Gap insurance is important for drivers who can't afford the remaining balance of their car loan or lease if their vehicle is totally destroyed. Gap coverage is also a good investment for cars with low resale values, as they are likely to create a larger gap if added up. Drivers who apply for long-term loans with a small down payment should also consider purchasing compensation insurance, as their loan balances will be especially high. The convenience of choosing your down payment: & monthly payments.
This type of insurance coverage pays the difference between the cash value of your vehicle and the amount you still owe in payments for the car in the event of a total loss claim (for example, if your vehicle is stolen or destroyed). Auto insurance companies calculate the cost of supplementary insurance based on your vehicle and driving profile. Gap insurance doesn't pay when a car needs normal repairs, when the car is damaged but isn't reported as a total loss, or when the driver doesn't make the necessary payments. If another driver was at fault, Gap insurance can also cover the difference between your insurance company's settlement offer and the outstanding loan.

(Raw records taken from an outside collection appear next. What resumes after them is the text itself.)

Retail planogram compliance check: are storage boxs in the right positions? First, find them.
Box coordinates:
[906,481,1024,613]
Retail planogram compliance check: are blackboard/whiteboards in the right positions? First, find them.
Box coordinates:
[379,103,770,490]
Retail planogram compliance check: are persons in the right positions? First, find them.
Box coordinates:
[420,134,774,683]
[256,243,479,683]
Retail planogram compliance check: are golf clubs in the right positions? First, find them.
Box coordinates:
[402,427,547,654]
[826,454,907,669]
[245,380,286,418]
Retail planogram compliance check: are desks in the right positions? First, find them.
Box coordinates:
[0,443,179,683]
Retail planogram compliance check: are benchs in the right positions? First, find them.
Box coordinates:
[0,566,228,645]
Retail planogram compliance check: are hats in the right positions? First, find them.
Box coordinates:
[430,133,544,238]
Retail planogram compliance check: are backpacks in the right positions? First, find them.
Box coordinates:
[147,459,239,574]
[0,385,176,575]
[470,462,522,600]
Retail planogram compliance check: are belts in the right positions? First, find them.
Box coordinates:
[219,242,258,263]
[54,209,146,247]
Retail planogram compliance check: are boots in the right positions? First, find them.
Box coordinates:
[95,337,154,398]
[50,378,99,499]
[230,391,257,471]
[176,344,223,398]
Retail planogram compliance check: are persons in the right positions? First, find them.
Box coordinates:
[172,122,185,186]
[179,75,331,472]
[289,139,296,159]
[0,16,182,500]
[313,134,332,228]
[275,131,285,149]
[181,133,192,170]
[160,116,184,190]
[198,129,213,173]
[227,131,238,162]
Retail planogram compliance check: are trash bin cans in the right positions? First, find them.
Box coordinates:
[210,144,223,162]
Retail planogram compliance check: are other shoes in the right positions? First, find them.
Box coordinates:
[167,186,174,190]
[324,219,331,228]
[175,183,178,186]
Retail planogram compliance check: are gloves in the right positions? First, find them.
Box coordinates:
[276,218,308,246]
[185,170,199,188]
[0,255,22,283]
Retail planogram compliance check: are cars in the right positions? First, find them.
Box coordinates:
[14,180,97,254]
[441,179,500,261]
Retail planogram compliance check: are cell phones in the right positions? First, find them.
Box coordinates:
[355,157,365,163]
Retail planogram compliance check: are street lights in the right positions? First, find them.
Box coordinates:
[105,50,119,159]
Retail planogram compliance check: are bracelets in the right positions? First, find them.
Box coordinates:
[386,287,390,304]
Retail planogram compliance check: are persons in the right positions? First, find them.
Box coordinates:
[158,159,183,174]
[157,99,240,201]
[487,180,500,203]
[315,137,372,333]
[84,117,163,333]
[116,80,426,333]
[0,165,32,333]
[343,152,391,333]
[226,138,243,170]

Gap insurance comes into play if your vehicle is financed and you file a claim for total loss, either after your vehicle has been liquidated (the cost of repairs would be higher than the value of the car) or if it is stolen. It generally only applies if your car is destroyed in a scenario covered by your comprehensive or collision insurance. Rental reimbursement pays for the rental of a vehicle while it is being repaired after a covered accident, if it's not available for more than 24 hours. It's important to note that coverage insurance only pays when your car is destroyed or stolen, so you can't file a late payment claim if you simply can't make your loan or lease payments.
This is optional additional coverage that can help certain drivers cover the “gap” between the financed amount owed for their car and the actual cash value (ACV) of their car, in the event of a covered incident in which their car is declared a total loss. The main advantage of supplemental insurance is that it can prevent drivers from owing money to a lender or lessor once the car has been totaled, by paying the difference between the actual cash value of the vehicle and the balance of the loan or lease. Full coverage usually includes liability insurance, collision insurance, and comprehensive insurance. Gap insurance can be useful when you buy a new car to cover the difference between its value and what you owe on the loan in the event of a total loss.
Contrary to popular belief, uncovered insurance coverage doesn't mean that your insurance provider will pay you the full amount you originally paid for your car. If your new car sells out in the first few years, you could owe the bank more than your car is worth.